And this time as you can perceive the weight of your heel coming off the wall, notice at what point that neck wants to get involved. And can you bring yourself to your hip joint and say, leg bone, it’s your turn to move in the hip socket. Neck, I love you dearly and you don’t need to be involved. And then the other side. Same thing, connecting in with your neck.

Now, a moment ago I was mentioning that if you couldn’t move your leg without your pelvis moving, I would offer you something else and that’s what this is here now. And this same exercise is also helpful when you’re doing this movement and your neck just can’t not be involved. And that is simply this, can you rotate your leg bone in your pelvis? So allowing your heel to rest on the wall, rotate your leg bone in the pelvis.

Notice how far you can rotate without your neck needing to get involved because, again, guess what? Your neck does not rotate your leg bone. I realize your neck might not believe that, but your neck does not rotate your leg bone. Slow it down, make it smaller, and then take a break and over to the other side.

Moving that leg bone in the socket, easy, easy rotation. Small, only as far as that neck doesn’t have to be involved. And after a few of these, rest back and notice what you feel. You can stay here or you can finish up and have all the information that you need.

You can also continue on by taking the legs wide or coming back and playing with crossing the ankles again and sliding the top ankle down toward the knee. And noticing every way along that movement, how does your neck respond? What happens with your breath, or your jaw, or your face, or your tongue? And can you move in a range where that does not happen?

See, this is where you start to really recognize the relationship of compensatory strategies, where you are inadvertently and so successfully using other parts of your body to do a job that they’re not designed to do, which its utilizing of resources is extraordinarily depleting. And while it may have provided stability and coordination on some level at one time, it’s not designed this way. And it will be depleting for you and it could very well contribute to a persistency of issues.

And simply by taking the time to unravel this pattern and moving the way that you are actually designed to move, so much can change. So much can be separated. And it leads to more strength, more ease, more suppleness, more receptivity. So much change.

So I encourage you to explore and to play with this idea. And if you want to even go further with it, consider what happens when you are washing the dishes in the sink. Now you’re getting your arms more involved now, but just watch yourself. Watch yourself as you’re climbing up the stairs, as you’re pushing the shopping cart, what’s starting to get involved that doesn’t need to?

How can you move and still have the same result, going at the same speed, but your neck is not as involved? Less effort, same result. More ease, same result. See what happens as you explore the idea.

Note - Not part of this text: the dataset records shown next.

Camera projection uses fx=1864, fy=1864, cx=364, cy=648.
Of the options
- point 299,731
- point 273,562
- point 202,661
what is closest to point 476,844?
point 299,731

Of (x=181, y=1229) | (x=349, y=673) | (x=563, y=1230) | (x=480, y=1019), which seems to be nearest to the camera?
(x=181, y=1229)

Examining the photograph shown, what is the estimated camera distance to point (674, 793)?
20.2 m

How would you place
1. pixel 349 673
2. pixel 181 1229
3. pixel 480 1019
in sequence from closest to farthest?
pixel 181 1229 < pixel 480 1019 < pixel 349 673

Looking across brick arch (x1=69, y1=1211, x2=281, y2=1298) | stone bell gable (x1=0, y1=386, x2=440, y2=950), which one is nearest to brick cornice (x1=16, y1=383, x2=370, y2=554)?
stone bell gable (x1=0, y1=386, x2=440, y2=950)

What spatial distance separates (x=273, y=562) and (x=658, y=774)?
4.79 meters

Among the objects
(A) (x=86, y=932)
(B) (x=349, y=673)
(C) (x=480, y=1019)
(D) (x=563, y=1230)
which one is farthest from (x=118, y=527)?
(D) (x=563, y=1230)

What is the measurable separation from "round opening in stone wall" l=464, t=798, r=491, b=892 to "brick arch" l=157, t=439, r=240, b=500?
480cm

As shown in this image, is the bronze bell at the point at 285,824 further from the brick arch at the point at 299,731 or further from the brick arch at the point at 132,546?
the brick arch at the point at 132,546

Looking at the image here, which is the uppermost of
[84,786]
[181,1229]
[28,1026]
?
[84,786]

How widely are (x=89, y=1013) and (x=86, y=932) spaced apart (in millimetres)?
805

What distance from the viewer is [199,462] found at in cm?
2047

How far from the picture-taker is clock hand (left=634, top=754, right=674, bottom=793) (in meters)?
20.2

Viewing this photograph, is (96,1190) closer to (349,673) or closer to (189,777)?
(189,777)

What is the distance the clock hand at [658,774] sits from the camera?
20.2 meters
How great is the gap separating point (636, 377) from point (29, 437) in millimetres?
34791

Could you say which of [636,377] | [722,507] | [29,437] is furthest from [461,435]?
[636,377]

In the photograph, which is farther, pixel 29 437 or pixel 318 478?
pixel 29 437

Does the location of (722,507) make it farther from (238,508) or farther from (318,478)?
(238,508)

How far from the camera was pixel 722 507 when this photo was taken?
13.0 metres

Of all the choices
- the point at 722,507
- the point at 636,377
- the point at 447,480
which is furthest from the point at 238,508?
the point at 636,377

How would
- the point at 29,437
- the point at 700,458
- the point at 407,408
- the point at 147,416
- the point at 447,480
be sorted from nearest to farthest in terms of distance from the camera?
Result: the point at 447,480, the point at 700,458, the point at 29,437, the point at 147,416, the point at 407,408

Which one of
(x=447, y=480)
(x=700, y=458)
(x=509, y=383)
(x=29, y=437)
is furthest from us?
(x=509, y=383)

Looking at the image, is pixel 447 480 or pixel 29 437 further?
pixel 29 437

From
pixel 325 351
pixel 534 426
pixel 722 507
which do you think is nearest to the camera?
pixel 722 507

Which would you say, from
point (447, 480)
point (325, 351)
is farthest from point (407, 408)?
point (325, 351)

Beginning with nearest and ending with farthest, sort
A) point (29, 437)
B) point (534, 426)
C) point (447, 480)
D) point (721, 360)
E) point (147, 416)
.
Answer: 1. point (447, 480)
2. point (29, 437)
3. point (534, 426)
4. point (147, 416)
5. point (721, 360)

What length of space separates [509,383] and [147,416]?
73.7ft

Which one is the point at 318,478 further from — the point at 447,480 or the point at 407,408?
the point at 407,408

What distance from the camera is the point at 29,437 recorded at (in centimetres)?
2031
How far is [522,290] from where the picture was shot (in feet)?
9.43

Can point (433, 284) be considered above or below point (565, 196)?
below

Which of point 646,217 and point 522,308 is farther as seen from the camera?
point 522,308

And if what I’m sharing here resonates with you and you would like to have six hours of my support where we walk through many, many, many different exercises to support you in retraining your body so that your neck doesn’t have to be the go-to patterning, then join me at Power of Pure Movement: Unwinding and Unraveling Your Neck. We’re playing this September and you can learn more and register at Learn.FunctionalSynergy.com/Neck. See you next time.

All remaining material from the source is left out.